İki Bilim Adamının Birbirini Yanlış Anlamasından Doğan Bilim Tarihinin En Önemli Keşfi
yıl 1610. zamanın iki büyük bilim adamı iki farklı yerde: galileo italya'da, kepler ise prag'da. galileo o zamanlar kendi yaptığı teleskobuyla haşır neşir. durmadan gözlem ve keşifler yapıyor.
yaptığı iki önemli keşiften sonra galileo kepler'e bunlarla ilgili bir mesaj göndermek istiyor ve bunu da başka kimse okuyamasın diye kodlayarak yapıyor. haklı da çünkü hayatı boyunca kiliseyle arasında bir çatışma var. o, kopernik'in güneş merkezli evren kuramını savunuyor, kilise ise dünya merkezli evren konusunda diretiyor. bu yüzden iki kere yargılanmıştı galileo. ayrıca keşiflerinin başkaları tarafından çalınmasını da istemiyor.
neyse efendim galileo bu mesajı kodlamak için mesajın içeriğindeki harflerin yerlerini değiştirerek anagramlar yaratıyor. ve kepler'in şablonları hemen görebilme yeteneğine güveniyor. galileo'nun mesajında bahsettiği ilk keşif şu: "smaismrmilmepoetaleumibunenugttauiras". latincesi iyi olanlar hemen ne demek istediğini anlamıştır zaten. anagramı çözünce şu çıkıyor "altissimum planetam tergeminum observavi". yani türkçeye çevirirsek "en yüksek gezegenin aslında üçüz olduğunu gözlemledim" gibi bir mesaj çıkıyor. o zamanlar en yüksek gezegen olarak bilinen satürn, üçüz dediği de iki yanında çıkıntı olarak gördüğü halkalar. yani satürn'ün halkalarını keşfetmiş galileo.
mesajında yazdığı diğer keşif ise şu:"haec immatura a me iam frustra leguntur oy". anagram çözüldüğünde "cynthiae figuras aemulatur mater amorum", türkçeye çevirildiğinde "venüs'ün de aynı ayın olduğu gibi evreleri mevcut" mesajı çıkıyor.
son derece önemli iki buluş evet. buraya kadar bir terslik yok. olayın can alıcı noktası ise burada patlak veriyor.
mesajı alan kepler maalesef anagramları yanlış çeviriyor. ilk anagramı "salve, umbistineum geminatum martia proles" şeklinde çözüyor. anlamı "merhaba, mars'ın iki uydusu var". diğer anagramı ise "macula rufa in jove est gyratur mathem..." şeklinde çözüyor. aslında tam da çözemiyor zira birkaç harf eksik kalıyor. ama çıkardığı sonuç şu "jüpiter'in üzerinde matematiksel yörüngede dolanan dev bir kırmızı nokta var".

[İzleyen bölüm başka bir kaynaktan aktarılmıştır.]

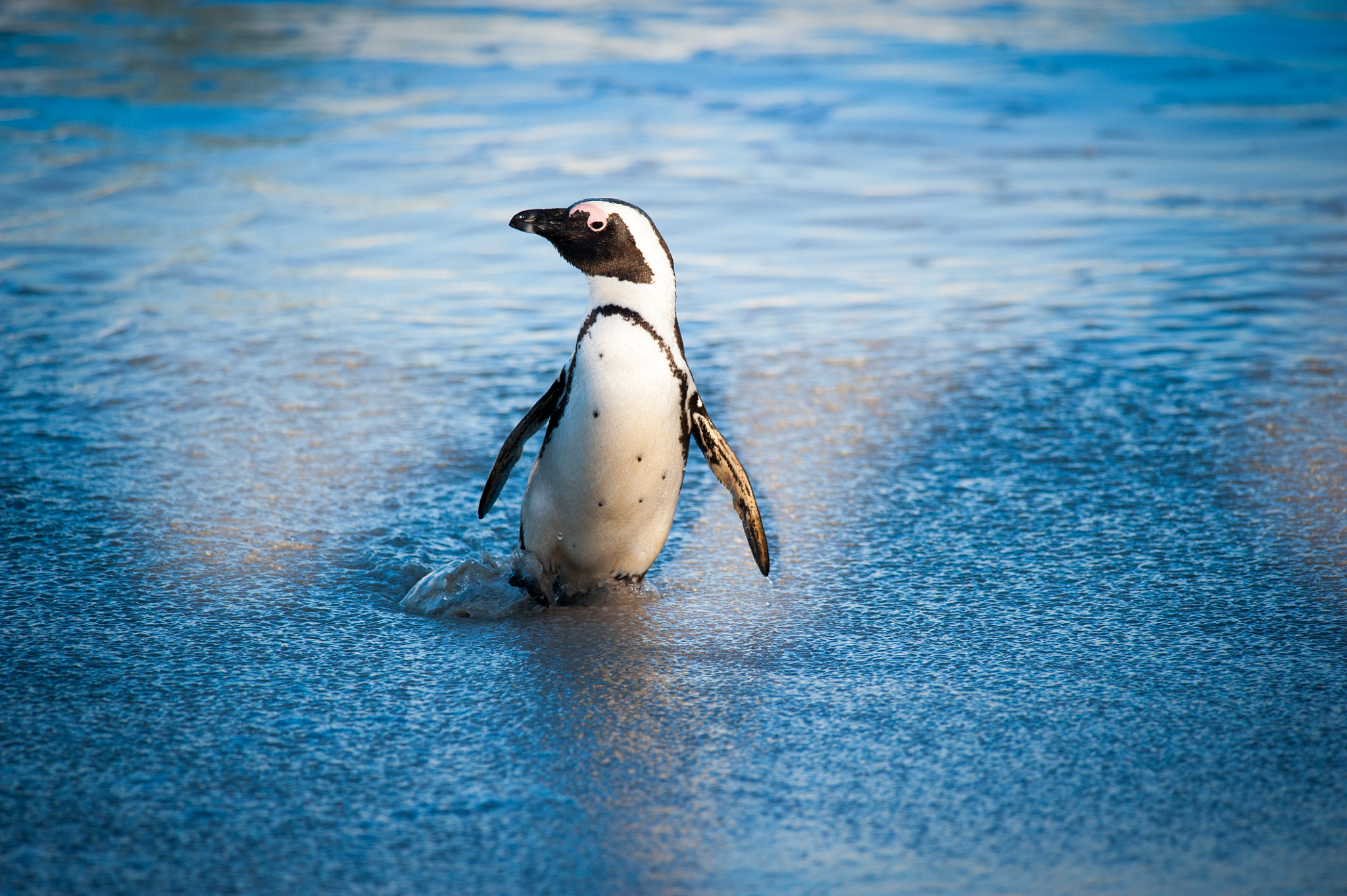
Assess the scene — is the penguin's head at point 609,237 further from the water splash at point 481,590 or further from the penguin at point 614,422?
the water splash at point 481,590

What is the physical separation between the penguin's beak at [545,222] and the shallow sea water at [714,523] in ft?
2.52

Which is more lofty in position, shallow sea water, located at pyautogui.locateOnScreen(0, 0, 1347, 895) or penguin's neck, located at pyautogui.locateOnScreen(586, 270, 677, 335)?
penguin's neck, located at pyautogui.locateOnScreen(586, 270, 677, 335)

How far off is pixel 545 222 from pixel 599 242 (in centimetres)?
12

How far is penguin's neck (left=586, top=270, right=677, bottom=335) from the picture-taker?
9.32 feet

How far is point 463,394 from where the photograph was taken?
4.30 metres

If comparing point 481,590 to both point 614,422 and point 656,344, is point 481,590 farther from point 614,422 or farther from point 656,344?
point 656,344

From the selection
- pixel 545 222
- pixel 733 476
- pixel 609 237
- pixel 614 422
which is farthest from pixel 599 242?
pixel 733 476

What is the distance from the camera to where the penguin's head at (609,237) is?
2.83m

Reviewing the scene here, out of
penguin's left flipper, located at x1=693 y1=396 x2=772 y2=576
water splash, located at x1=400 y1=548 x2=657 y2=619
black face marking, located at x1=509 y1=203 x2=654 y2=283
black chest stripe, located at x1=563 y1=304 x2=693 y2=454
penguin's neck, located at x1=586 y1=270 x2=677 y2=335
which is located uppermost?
black face marking, located at x1=509 y1=203 x2=654 y2=283

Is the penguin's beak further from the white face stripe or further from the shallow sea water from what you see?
the shallow sea water

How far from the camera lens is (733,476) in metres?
2.94

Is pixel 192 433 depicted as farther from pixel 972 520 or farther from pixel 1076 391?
pixel 1076 391

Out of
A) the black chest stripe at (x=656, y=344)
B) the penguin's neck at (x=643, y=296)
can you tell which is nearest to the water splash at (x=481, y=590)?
the black chest stripe at (x=656, y=344)

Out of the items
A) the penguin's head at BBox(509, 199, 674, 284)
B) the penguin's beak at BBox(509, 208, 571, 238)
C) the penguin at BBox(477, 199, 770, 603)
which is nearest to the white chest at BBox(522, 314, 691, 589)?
the penguin at BBox(477, 199, 770, 603)
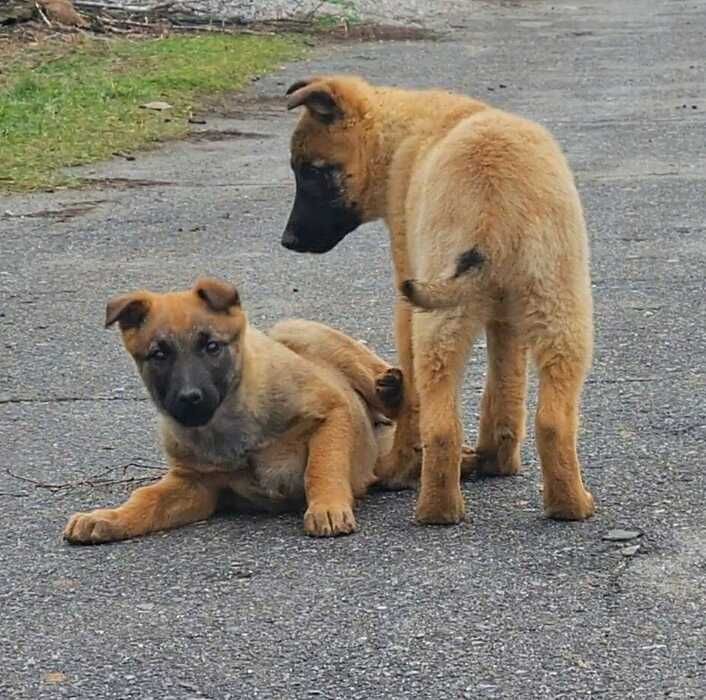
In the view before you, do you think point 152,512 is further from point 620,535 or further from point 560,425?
point 620,535

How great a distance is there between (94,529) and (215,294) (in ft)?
2.70

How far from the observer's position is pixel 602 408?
6574 mm

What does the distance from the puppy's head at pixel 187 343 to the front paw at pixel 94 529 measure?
1.22 ft

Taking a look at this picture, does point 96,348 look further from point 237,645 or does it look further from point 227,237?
point 237,645

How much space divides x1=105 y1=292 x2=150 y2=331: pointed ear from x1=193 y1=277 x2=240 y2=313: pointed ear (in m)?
0.17

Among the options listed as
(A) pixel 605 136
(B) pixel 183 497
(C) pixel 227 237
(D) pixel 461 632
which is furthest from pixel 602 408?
(A) pixel 605 136

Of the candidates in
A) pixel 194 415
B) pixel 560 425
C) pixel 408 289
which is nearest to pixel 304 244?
pixel 194 415

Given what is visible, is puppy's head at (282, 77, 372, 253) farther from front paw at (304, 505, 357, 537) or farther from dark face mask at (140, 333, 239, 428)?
front paw at (304, 505, 357, 537)

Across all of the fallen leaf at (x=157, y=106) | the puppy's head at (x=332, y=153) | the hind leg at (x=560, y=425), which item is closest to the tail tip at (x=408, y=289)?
the hind leg at (x=560, y=425)

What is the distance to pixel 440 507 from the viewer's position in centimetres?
528

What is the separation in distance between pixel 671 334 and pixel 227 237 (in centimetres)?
353

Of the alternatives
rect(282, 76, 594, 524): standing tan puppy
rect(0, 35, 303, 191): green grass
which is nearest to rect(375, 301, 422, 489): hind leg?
rect(282, 76, 594, 524): standing tan puppy

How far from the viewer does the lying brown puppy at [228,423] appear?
539 centimetres

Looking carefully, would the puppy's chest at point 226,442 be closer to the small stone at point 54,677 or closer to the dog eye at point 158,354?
the dog eye at point 158,354
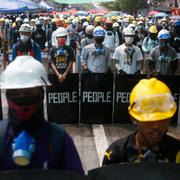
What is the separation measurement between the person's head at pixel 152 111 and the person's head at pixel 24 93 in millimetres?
568

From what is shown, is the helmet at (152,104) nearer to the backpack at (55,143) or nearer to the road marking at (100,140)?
the backpack at (55,143)

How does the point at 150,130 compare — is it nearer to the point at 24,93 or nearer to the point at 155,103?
the point at 155,103

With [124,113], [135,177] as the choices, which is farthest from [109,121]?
[135,177]

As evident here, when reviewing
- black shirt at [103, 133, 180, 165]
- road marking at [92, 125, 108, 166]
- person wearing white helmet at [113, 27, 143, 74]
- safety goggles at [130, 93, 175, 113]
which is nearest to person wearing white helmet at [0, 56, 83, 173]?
black shirt at [103, 133, 180, 165]

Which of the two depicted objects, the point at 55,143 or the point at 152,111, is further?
the point at 152,111

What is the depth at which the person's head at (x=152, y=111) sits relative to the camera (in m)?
2.73

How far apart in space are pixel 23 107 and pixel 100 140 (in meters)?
5.52

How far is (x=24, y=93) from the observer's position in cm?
256

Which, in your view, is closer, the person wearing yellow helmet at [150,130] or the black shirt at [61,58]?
the person wearing yellow helmet at [150,130]

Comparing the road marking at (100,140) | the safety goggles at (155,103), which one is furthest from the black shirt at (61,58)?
the safety goggles at (155,103)

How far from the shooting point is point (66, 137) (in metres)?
2.56

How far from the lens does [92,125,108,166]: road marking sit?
7.29m

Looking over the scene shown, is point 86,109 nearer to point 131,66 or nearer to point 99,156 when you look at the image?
point 131,66

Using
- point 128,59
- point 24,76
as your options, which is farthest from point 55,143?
point 128,59
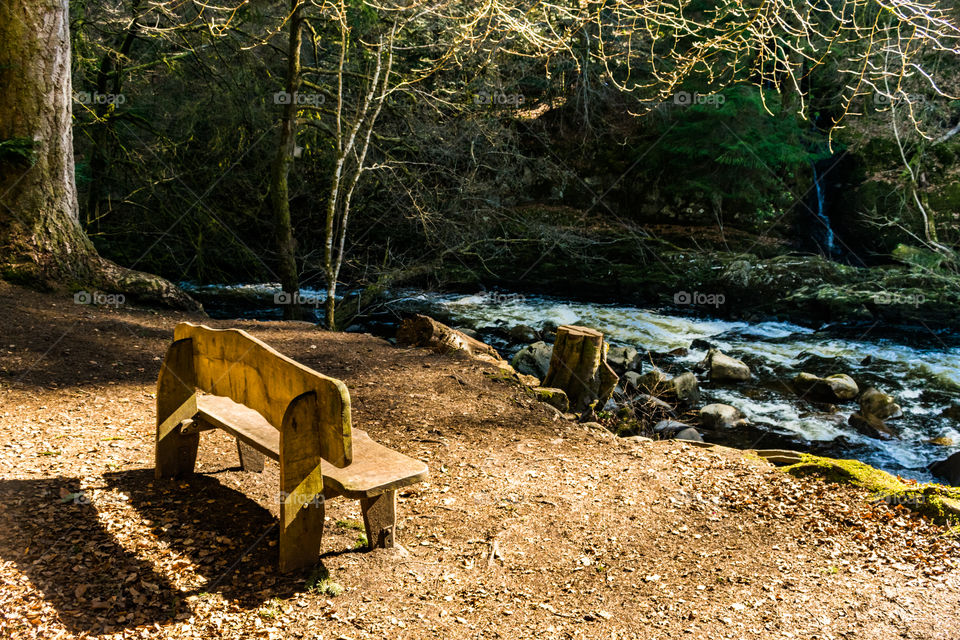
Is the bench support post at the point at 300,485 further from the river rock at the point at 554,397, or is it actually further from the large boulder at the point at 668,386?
the large boulder at the point at 668,386

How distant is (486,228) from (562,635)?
10437 millimetres

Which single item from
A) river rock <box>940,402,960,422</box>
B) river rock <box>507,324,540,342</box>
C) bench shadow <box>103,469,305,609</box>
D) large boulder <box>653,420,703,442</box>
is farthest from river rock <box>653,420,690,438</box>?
bench shadow <box>103,469,305,609</box>

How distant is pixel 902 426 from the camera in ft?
27.8

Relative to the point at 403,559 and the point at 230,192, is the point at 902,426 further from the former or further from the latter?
the point at 230,192

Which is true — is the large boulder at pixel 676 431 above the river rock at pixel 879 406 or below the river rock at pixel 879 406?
below

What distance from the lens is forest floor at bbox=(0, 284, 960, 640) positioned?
3.03 m

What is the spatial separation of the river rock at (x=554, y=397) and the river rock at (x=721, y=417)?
2177 millimetres

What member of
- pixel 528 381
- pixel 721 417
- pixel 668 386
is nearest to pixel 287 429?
pixel 528 381

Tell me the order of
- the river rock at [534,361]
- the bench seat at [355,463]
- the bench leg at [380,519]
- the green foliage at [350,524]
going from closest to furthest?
the bench seat at [355,463] → the bench leg at [380,519] → the green foliage at [350,524] → the river rock at [534,361]

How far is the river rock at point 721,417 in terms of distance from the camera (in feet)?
27.3

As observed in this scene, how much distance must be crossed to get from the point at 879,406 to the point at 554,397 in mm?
4541

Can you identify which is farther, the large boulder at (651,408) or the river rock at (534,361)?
the river rock at (534,361)

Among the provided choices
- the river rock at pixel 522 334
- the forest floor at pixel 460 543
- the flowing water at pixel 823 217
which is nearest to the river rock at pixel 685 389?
the river rock at pixel 522 334

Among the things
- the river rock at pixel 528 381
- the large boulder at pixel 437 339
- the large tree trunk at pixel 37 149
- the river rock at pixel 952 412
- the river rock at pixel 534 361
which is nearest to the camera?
the river rock at pixel 528 381
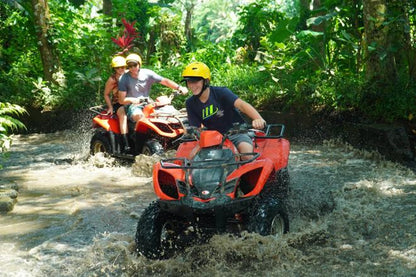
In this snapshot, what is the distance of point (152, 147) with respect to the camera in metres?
9.20

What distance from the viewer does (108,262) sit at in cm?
514

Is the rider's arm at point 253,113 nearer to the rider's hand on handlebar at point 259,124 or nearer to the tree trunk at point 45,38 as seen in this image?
the rider's hand on handlebar at point 259,124

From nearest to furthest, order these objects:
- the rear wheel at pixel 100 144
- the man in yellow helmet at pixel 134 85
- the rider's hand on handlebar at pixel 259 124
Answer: the rider's hand on handlebar at pixel 259 124 → the man in yellow helmet at pixel 134 85 → the rear wheel at pixel 100 144

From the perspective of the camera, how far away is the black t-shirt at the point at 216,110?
5805 mm

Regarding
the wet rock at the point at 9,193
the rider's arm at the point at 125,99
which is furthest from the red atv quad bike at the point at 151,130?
the wet rock at the point at 9,193

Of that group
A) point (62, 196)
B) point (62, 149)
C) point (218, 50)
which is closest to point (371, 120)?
point (62, 196)

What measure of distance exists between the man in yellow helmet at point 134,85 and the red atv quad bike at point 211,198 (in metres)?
4.46

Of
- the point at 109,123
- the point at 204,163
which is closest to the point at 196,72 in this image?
the point at 204,163

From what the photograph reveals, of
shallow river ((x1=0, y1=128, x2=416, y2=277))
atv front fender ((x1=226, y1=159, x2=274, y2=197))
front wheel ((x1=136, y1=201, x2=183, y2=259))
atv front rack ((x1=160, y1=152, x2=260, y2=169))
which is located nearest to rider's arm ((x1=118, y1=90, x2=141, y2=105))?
shallow river ((x1=0, y1=128, x2=416, y2=277))

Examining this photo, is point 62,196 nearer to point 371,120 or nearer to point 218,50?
point 371,120

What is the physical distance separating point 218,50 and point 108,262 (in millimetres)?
13335

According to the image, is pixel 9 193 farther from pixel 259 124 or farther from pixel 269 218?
pixel 269 218

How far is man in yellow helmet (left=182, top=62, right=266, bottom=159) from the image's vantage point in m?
5.66

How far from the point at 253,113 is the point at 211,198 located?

evet mars'ın gerçekten de 2 uydusu var
ancak bunu ne galileo ne de kepler keşfedebiliyor. aralarında bu yazışma gerçekleştikten tam 267 sene sonra asaph hall tarafından keşfediliyor. ve evet jüpiter'deki dev kırmızı nokta da gerçek. bu kırmızı nokta, içine dünya'nın sığabileceği kadar devasa bir fırtına aslında. hiç dinmiyor ve sürekli jüpiter'in yüzeyinde dolanıyor. ancak o da ilk olarak 1665'te robert hooke tarafından gözlenmiş.
artık dilin azizliği mi demek lazım yoksa tesadüfün böylesi mi bilmiyorum. oysa biri çıkıp satürn'ün halkalarını buluncaya kadar whatsapp'ı bulaymış hiç böyle karmaşalar yaşanmayacakmış. heyhat.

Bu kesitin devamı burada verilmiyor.